# WHAT TO PRODUCE
Transcribe every line of the entries word for word, but leave the pictures out.

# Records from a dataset
■ ■ ■ ■ ■ ■ ■

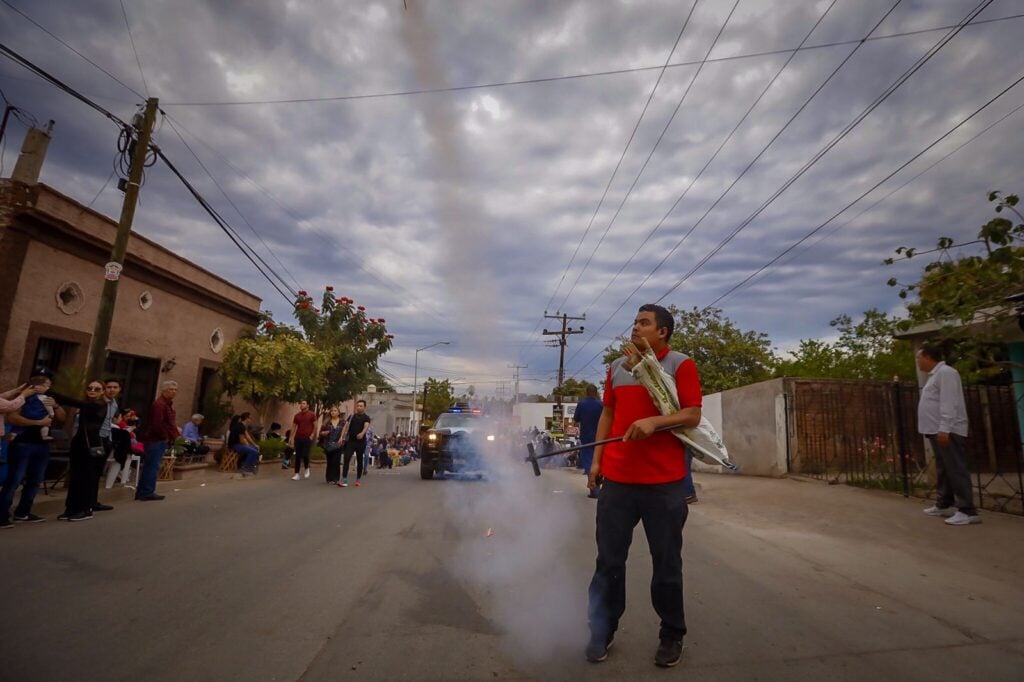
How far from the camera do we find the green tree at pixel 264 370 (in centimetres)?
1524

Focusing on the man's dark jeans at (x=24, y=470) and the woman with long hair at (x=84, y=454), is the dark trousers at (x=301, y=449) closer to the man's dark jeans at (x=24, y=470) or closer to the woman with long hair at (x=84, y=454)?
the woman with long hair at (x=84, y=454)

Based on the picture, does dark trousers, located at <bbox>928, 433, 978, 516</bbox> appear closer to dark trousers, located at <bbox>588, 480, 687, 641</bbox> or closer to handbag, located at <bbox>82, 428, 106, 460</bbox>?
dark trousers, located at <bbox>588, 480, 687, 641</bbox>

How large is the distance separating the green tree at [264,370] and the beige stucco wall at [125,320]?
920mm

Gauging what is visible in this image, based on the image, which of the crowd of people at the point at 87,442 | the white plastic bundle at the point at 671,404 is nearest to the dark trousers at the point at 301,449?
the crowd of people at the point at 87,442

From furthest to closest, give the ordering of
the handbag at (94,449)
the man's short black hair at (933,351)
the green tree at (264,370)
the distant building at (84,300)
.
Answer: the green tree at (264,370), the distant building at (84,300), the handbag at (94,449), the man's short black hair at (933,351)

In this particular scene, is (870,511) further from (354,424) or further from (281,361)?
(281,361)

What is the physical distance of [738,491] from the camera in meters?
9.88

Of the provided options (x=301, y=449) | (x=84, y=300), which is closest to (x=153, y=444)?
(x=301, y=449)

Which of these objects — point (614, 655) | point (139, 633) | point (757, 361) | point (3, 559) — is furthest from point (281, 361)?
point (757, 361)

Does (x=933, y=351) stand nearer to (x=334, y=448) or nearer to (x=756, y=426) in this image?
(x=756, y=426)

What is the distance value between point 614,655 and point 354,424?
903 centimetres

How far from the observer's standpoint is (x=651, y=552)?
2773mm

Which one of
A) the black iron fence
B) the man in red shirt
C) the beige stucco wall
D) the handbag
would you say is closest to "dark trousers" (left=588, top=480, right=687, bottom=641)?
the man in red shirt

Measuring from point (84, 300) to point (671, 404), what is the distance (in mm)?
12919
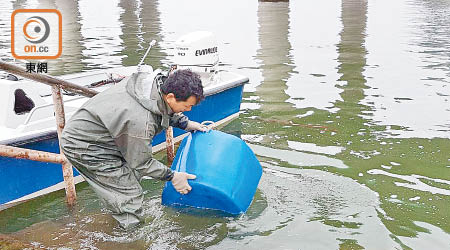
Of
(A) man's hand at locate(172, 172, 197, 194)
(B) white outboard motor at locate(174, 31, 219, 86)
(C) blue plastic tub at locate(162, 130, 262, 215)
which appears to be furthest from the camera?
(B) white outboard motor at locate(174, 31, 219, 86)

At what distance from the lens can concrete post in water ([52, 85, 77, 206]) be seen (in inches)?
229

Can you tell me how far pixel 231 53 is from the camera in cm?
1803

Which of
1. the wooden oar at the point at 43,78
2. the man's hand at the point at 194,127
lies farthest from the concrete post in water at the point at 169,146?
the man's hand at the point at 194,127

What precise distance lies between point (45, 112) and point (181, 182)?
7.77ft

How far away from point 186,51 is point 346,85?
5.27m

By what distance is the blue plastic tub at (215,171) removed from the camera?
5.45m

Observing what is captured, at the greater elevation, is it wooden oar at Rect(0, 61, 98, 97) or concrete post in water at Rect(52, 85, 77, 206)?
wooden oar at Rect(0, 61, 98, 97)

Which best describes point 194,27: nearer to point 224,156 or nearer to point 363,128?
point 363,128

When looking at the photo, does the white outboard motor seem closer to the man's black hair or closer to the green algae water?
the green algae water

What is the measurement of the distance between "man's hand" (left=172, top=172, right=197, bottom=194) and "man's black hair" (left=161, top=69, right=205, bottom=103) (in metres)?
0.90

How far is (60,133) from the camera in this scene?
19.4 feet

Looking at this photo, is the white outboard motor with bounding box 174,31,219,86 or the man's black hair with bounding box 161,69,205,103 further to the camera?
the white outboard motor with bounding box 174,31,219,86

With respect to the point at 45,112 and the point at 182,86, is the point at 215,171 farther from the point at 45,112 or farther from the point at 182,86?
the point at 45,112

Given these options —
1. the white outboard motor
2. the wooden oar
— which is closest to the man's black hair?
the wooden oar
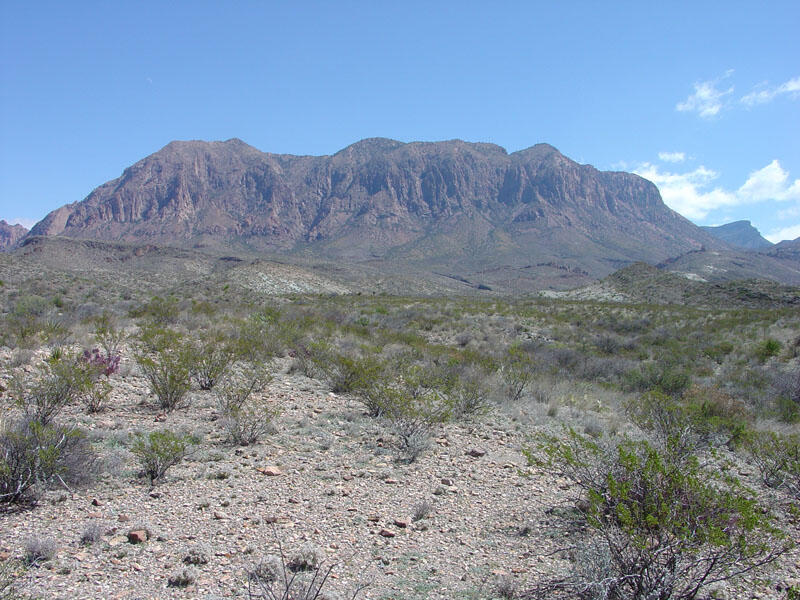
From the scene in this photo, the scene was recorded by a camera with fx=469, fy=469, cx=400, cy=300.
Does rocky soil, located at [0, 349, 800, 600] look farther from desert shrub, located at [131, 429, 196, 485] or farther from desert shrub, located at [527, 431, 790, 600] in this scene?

■ ■ ■ ■ ■ ■ ■

# EXERCISE RESULT
How far from the camera do we find the green tree at pixel 264 370 (in centimetres)?
1524

Focusing on the man's dark jeans at (x=24, y=470) and the woman with long hair at (x=84, y=454), is the dark trousers at (x=301, y=449) closer to the man's dark jeans at (x=24, y=470) or closer to the woman with long hair at (x=84, y=454)?
the woman with long hair at (x=84, y=454)

Based on the picture, does dark trousers, located at <bbox>928, 433, 978, 516</bbox> appear closer to dark trousers, located at <bbox>588, 480, 687, 641</bbox> or closer to handbag, located at <bbox>82, 428, 106, 460</bbox>?
dark trousers, located at <bbox>588, 480, 687, 641</bbox>

How large is the distance separating the green tree at [264,370] and the beige stucco wall at [125,320]?
920mm

Gauging what is visible in this image, based on the image, which of the crowd of people at the point at 87,442 | the white plastic bundle at the point at 671,404 is nearest to the dark trousers at the point at 301,449?
the crowd of people at the point at 87,442

From furthest to closest, give the ordering of
the handbag at (94,449)
the man's short black hair at (933,351)
the green tree at (264,370)
the distant building at (84,300)
.
Answer: the green tree at (264,370), the distant building at (84,300), the handbag at (94,449), the man's short black hair at (933,351)

In this particular scene, is (870,511) further from (354,424) or further from (281,361)?
(281,361)

What is the physical distance of [738,491] from the camera in meters?
9.88

Of the provided options (x=301, y=449) | (x=84, y=300), which is closest to (x=153, y=444)?
(x=301, y=449)

Which of these objects — point (614, 655) | point (139, 633) | point (757, 361) | point (3, 559) — is furthest from point (281, 361)?
point (757, 361)

Does (x=933, y=351) stand nearer to (x=334, y=448) or nearer to (x=756, y=426) in this image?
(x=756, y=426)

What is the distance value between point 614,655 and point 354,424?
903 centimetres

How far from the observer's standpoint is (x=651, y=552)?
2773mm

Which one of
A) the black iron fence
B) the man in red shirt
C) the beige stucco wall
D) the handbag
would you say is closest to "dark trousers" (left=588, top=480, right=687, bottom=641)?
the man in red shirt

Measuring from point (84, 300) to point (671, 404), what is the distance (in mm)?
12919
Of
(A) man's hand at locate(172, 172, 197, 194)
(B) white outboard motor at locate(174, 31, 219, 86)
(C) blue plastic tub at locate(162, 130, 262, 215)
which appears to be furthest from the camera?
(B) white outboard motor at locate(174, 31, 219, 86)

At what distance from the lens can concrete post in water ([52, 85, 77, 206]) be seen (in inches)?
229

Can you tell me how far pixel 231 53 is from the camera in cm?
1803

Which of
1. the wooden oar at the point at 43,78
2. the man's hand at the point at 194,127
lies farthest from the concrete post in water at the point at 169,146?
the man's hand at the point at 194,127

What precise distance lies between point (45, 112) and point (181, 182)?
7.77ft

How far away from point 186,51 is point 346,85?
5.27m

By what distance is the blue plastic tub at (215,171) removed from the camera?
5.45m

Observing what is captured, at the greater elevation, is it wooden oar at Rect(0, 61, 98, 97) or concrete post in water at Rect(52, 85, 77, 206)?
wooden oar at Rect(0, 61, 98, 97)

Which best describes point 194,27: nearer to point 224,156 or nearer to point 363,128?
point 363,128

When looking at the photo, does the white outboard motor seem closer to the man's black hair or closer to the green algae water?
the green algae water

What is the measurement of the distance between "man's hand" (left=172, top=172, right=197, bottom=194) and "man's black hair" (left=161, top=69, right=205, bottom=103) (in metres)?
0.90

How far is (60,133) from the camera in this scene?
19.4 feet

Looking at this photo, is the white outboard motor with bounding box 174,31,219,86 or the man's black hair with bounding box 161,69,205,103 further to the camera?
the white outboard motor with bounding box 174,31,219,86

With respect to the point at 45,112 and the point at 182,86, is the point at 215,171 farther from the point at 45,112 or farther from the point at 182,86?
the point at 45,112

Given these options —
1. the white outboard motor
2. the wooden oar
— which is closest to the man's black hair?
the wooden oar
From the scene in this photo, the scene was recorded by a camera with fx=469, fy=469, cx=400, cy=300.
Does rocky soil, located at [0, 349, 800, 600] look farther from desert shrub, located at [131, 429, 196, 485] or farther from desert shrub, located at [527, 431, 790, 600] in this scene?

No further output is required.